The PTQ was 8 rounds, and there were ~180 people (correction, 155 apparently). It was a 3-hour drive, and I roomed with 4 other guys since we arrived the night before (probably a good plan). That way, we didn't have to wake up at 5 AM to drive all the way to the site. Much thanks and appreciation go out to Morgan Chang who drove us there and back on little sleep.
To be honest I was running on almost no sleep for the past two days, so it was interesting. It is kind of remarkable how it didn't totally destroy my concentration.
I lost in round 2, so I was x-1 going all the way up. Then I drew in the final round (being in 4th place with the highest tiebreaks out of the x-1's). As is probably typical of people who win PTQs, I ran hot. Mulled little. Drew well. Played well. Had great focus. (Although was really jittery near the end. Managed to recover from nerves in the semis and finals.) I liked my deck, and my deck liked me back. One of my opponents (Open the Vaults) mulled down to 3 cards. My opponents in the Top 8 also seemed to mull more than on average. The road to the top was very awkward in spots, and I accumulated various warnings from judges along the way. Fortunately never the same warning twice. I will have to write about some of the judge calls and decisions because they were all interesting. Eric Shukan (Lv 3) was our head judge.

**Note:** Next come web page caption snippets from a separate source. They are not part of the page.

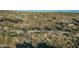 Desert property with desert vegetation and community in the distance at 10020 E Relic Rock Rd # 18, Scottsdale, AZ 85262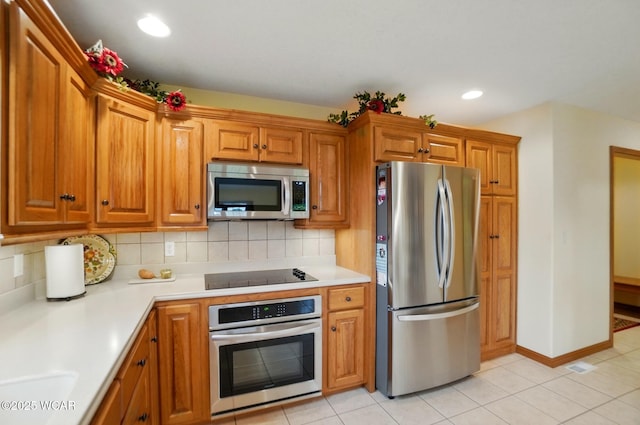 4042 Bur Oak Trl, Lima, OH 45807 - kitchen featuring stainless steel appliances, tasteful backsplash, light countertops, brown cabinets, and recessed lighting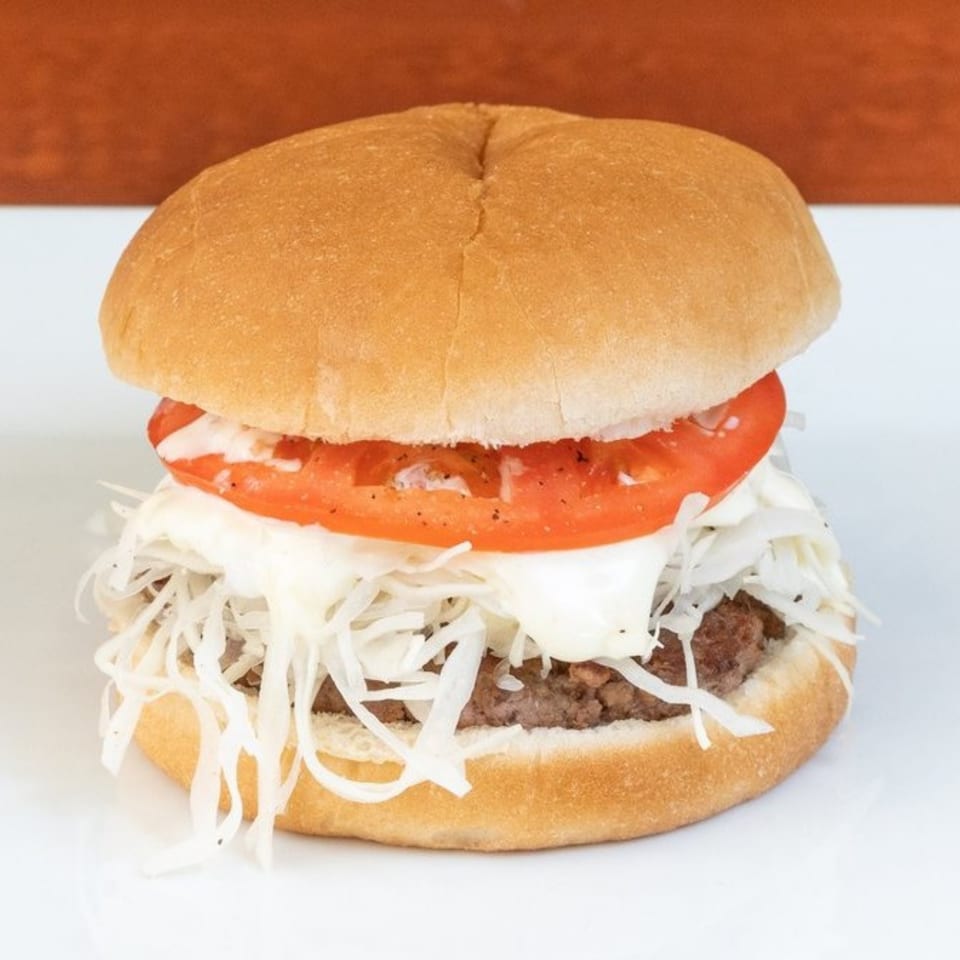 A Texas Ranger burger with a beef patty, shredded cabbage, mayonnaise, and a tomato slice.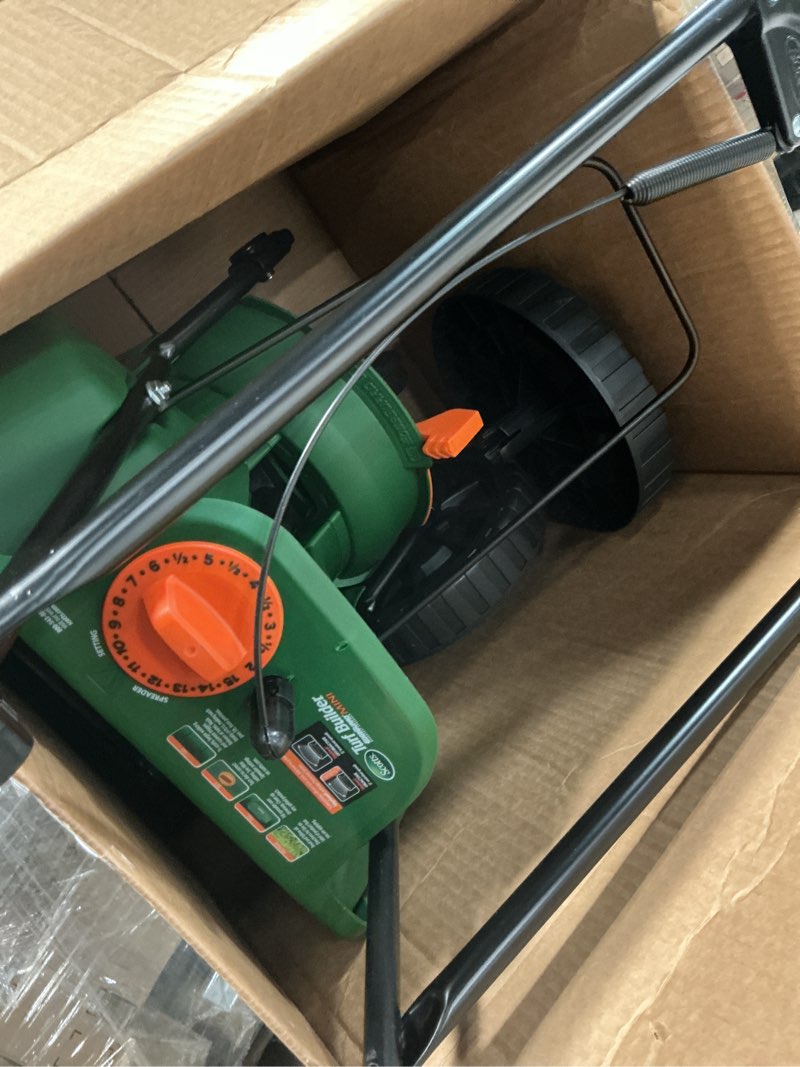 Condition photo showing As Is for Scotts Turf Builder EdgeGuard Mini Broadcast Spreader for Seed, Weed and Feed, Fertilizer, Salt, Ice Melt, Push Spreader Holds up to 5,000 sq.ft. Product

I played against a ton of UW or UWR control decks and also managed to beat Open the Vaults. When you think about Mythic, you don't really see the deck beating any of these. But I feel people have been overexaggerating how bad the matchup is. In my testing I had been the dog - but by a margin that I felt could be bridged. My friend Elliot helped me to bridge that gap. After seeing the field at the NY PTQ, I realized that UW was the new big bad. It was all over the Top tables. Jund was sparse. Everyone was playing Spreading Seas and Wall of Omens.
So I made a few changes, and they turned out to be good.

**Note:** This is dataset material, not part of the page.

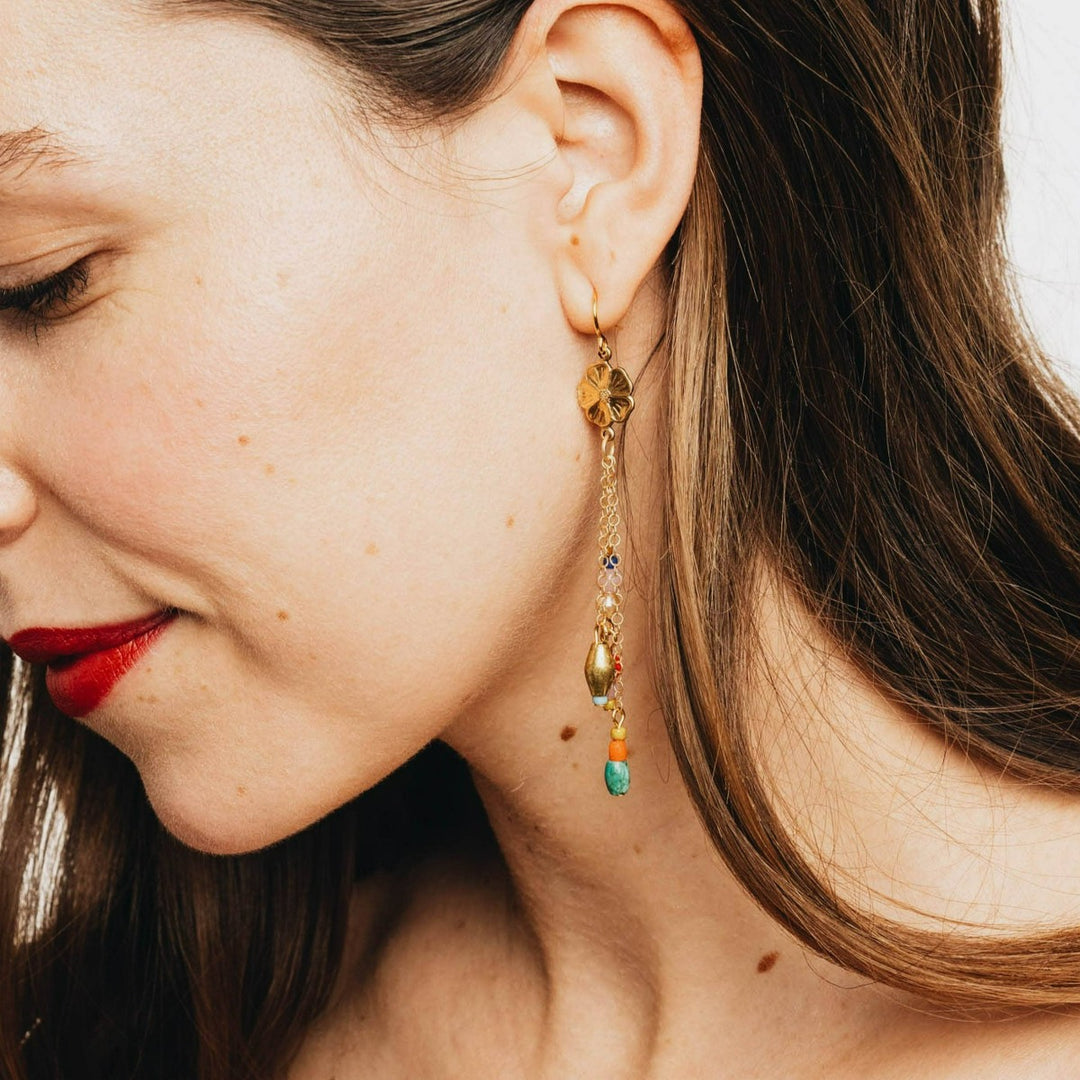 Nest Pretty Things | Long Flower Charm Earrings | Earring shown on a model for scale.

The full disclosure coming soon. Decklist, matchups, who mulled, who played, sideboarding, etc. Although I will have to recall much of my matches from memory because unlike Alexander Shearer, I never noted what was happening in the game. Or what was dealing damage. In the Mythic deck, it rarely matters what is dealing the damage, though. It is often more important knowing what answers my opponents had, and what they tried to do to stop my threats. Without mind-reading my opponents hands, I can't tell what all their decisions were, but I will try to surmise based on my observations.